-- Provided text start --

Senior Judge of the United States District Court for the District of Montana
- In office February 27, 1969 – October 8, 1990

Chief Judge of the United States District Court for the District of Montana
- In office 1965–1968
- Preceded by: William Daniel Murray
- Succeeded by: Russell Evans Smith

Judge of the United States District Court for the District of Montana
- In office March 28, 1957 – February 27, 1969
- Appointed by: Dwight D. Eisenhower
- Preceded by: Charles Nelson Pray
- Succeeded by: James F. Battin

Personal details
- Born: William James Jameson August 8, 1898 Butte, Montana
- Died: October 8, 1990 (aged 92)
- Education: University of Montana (A.B.); Alexander Blewett III School of Law (LL.B.);

= William James Jameson =

American judge (1898–1990)

William James Jameson (August 8, 1898 – October 8, 1990) was a United States district judge of the United States District Court for the District of Montana.

==Education and career==

Born in Butte, Montana, Jameson received an Bachelor of Arts degree from the University of Montana in 1919 and a Bachelor of Laws from the Alexander Blewett III School of Law at the University of Montana in 1922. He was in private practice in Billings, Montana from 1922 to 1957, and was a member of the Montana House of Representatives from 1927 to 1930.

-- Provided text end --

## Exercise prompt
Reproduce the portion of the Jameson biography that begins at the words "Chief Judge of" and stops after "1990 (aged 92)", substituting "Presiding Judge" for "Chief Judge".

-- Records supplied start --

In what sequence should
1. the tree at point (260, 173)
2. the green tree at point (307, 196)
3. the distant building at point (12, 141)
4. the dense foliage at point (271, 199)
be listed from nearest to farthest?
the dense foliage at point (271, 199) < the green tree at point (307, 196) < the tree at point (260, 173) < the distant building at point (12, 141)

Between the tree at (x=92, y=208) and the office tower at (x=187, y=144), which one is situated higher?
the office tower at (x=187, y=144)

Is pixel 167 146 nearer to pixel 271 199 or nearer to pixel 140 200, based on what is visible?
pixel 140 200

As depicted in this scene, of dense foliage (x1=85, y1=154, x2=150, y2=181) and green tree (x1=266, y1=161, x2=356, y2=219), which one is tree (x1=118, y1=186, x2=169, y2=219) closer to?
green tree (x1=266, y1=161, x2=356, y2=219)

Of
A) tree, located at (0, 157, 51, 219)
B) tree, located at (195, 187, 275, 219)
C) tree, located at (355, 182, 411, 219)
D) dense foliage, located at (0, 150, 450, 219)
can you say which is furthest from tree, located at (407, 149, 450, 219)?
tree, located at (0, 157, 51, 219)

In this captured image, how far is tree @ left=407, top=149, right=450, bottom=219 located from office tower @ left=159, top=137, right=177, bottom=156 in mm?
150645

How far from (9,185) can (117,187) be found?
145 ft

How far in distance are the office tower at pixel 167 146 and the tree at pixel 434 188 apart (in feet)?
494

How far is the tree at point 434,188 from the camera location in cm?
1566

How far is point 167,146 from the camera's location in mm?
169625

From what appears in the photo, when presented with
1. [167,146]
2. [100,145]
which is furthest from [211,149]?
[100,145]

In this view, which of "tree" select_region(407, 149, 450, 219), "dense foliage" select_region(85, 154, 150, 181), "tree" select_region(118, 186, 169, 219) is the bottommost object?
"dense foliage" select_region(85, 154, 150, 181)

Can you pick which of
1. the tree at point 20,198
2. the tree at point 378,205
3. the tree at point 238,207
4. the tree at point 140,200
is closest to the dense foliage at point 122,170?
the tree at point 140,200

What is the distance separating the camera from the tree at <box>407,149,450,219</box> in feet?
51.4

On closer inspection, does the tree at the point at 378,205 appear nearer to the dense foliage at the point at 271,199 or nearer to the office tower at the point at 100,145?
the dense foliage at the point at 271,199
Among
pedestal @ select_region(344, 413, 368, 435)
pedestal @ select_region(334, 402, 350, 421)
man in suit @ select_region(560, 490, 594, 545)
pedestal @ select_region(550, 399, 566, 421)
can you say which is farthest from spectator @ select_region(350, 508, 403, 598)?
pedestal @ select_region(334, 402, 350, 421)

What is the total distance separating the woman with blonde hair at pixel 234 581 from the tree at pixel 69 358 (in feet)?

-- Records supplied end --

## Result of this task
Presiding Judge of the United States District Court for the District of Montana
- In office 1965–1968
- Preceded by: William Daniel Murray
- Succeeded by: Russell Evans Smith

Judge of the United States District Court for the District of Montana
- In office March 28, 1957 – February 27, 1969
- Appointed by: Dwight D. Eisenhower
- Preceded by: Charles Nelson Pray
- Succeeded by: James F. Battin

Personal details
- Born: William James Jameson August 8, 1898 Butte, Montana
- Died: October 8, 1990 (aged 92)